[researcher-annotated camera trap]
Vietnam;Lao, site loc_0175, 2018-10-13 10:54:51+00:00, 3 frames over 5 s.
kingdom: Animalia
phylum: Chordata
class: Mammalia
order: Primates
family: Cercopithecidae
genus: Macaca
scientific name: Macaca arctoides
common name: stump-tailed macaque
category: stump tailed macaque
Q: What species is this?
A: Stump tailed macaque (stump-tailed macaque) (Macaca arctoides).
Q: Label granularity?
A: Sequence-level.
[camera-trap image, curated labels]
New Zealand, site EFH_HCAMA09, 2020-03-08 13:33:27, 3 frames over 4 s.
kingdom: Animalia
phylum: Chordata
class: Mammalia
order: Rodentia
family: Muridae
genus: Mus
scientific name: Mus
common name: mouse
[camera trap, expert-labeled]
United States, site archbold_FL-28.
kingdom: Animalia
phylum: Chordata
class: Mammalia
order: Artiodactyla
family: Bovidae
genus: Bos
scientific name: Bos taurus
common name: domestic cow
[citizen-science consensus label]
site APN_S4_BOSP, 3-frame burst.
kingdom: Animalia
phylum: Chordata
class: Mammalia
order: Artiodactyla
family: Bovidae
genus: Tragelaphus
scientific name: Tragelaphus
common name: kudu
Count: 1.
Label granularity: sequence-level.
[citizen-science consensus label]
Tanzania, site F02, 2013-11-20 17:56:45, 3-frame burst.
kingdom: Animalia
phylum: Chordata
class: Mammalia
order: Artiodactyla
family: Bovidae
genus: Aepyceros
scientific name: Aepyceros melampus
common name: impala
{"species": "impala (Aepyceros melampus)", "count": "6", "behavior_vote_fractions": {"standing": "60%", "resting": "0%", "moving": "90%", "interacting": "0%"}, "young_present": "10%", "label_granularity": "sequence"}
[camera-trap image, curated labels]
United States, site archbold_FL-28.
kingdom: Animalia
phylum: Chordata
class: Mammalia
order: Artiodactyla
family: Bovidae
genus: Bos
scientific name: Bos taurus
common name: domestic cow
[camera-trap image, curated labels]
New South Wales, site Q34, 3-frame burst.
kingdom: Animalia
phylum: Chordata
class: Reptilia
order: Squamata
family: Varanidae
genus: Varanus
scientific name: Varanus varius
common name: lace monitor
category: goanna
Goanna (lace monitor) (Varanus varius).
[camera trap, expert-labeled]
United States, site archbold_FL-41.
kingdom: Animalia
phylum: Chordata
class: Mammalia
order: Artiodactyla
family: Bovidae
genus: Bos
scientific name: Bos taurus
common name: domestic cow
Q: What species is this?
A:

Exercise description: Every one of the entries must be printed exactly.

Exercise response:
[researcher-annotated camera trap]
Vietnam;Lao, site loc_0175, 2018-10-13 10:54:51+00:00, 3 frames over 5 s.
kingdom: Animalia
phylum: Chordata
class: Mammalia
order: Primates
family: Cercopithecidae
genus: Macaca
scientific name: Macaca arctoides
common name: stump-tailed macaque
category: stump tailed macaque
Q: What species is this?
A: Stump tailed macaque (stump-tailed macaque) (Macaca arctoides).
Q: Label granularity?
A: Sequence-level.
[camera-trap image, curated labels]
New Zealand, site EFH_HCAMA09, 2020-03-08 13:33:27, 3 frames over 4 s.
kingdom: Animalia
phylum: Chordata
class: Mammalia
order: Rodentia
family: Muridae
genus: Mus
scientific name: Mus
common name: mouse
[camera trap, expert-labeled]
United States, site archbold_FL-28.
kingdom: Animalia
phylum: Chordata
class: Mammalia
order: Artiodactyla
family: Bovidae
genus: Bos
scientific name: Bos taurus
common name: domestic cow
[citizen-science consensus label]
site APN_S4_BOSP, 3-frame burst.
kingdom: Animalia
phylum: Chordata
class: Mammalia
order: Artiodactyla
family: Bovidae
genus: Tragelaphus
scientific name: Tragelaphus
common name: kudu
Count: 1.
Label granularity: sequence-level.
[citizen-science consensus label]
Tanzania, site F02, 2013-11-20 17:56:45, 3-frame burst.
kingdom: Animalia
phylum: Chordata
class: Mammalia
order: Artiodactyla
family: Bovidae
genus: Aepyceros
scientific name: Aepyceros melampus
common name: impala
{"species": "impala (Aepyceros melampus)", "count": "6", "behavior_vote_fractions": {"standing": "60%", "resting": "0%", "moving": "90%", "interacting": "0%"}, "young_present": "10%", "label_granularity": "sequence"}
[camera-trap image, curated labels]
United States, site archbold_FL-28.
kingdom: Animalia
phylum: Chordata
class: Mammalia
order: Artiodactyla
family: Bovidae
genus: Bos
scientific name: Bos taurus
common name: domestic cow
[camera-trap image, curated labels]
New South Wales, site Q34, 3-frame burst.
kingdom: Animalia
phylum: Chordata
class: Reptilia
order: Squamata
family: Varanidae
genus: Varanus
scientific name: Varanus varius
common name: lace monitor
category: goanna
Goanna (lace monitor) (Varanus varius).
[camera trap, expert-labeled]
United States, site archbold_FL-41.
kingdom: Animalia
phylum: Chordata
class: Mammalia
order: Artiodactyla
family: Bovidae
genus: Bos
scientific name: Bos taurus
common name: domestic cow
Q: What species is this?
A:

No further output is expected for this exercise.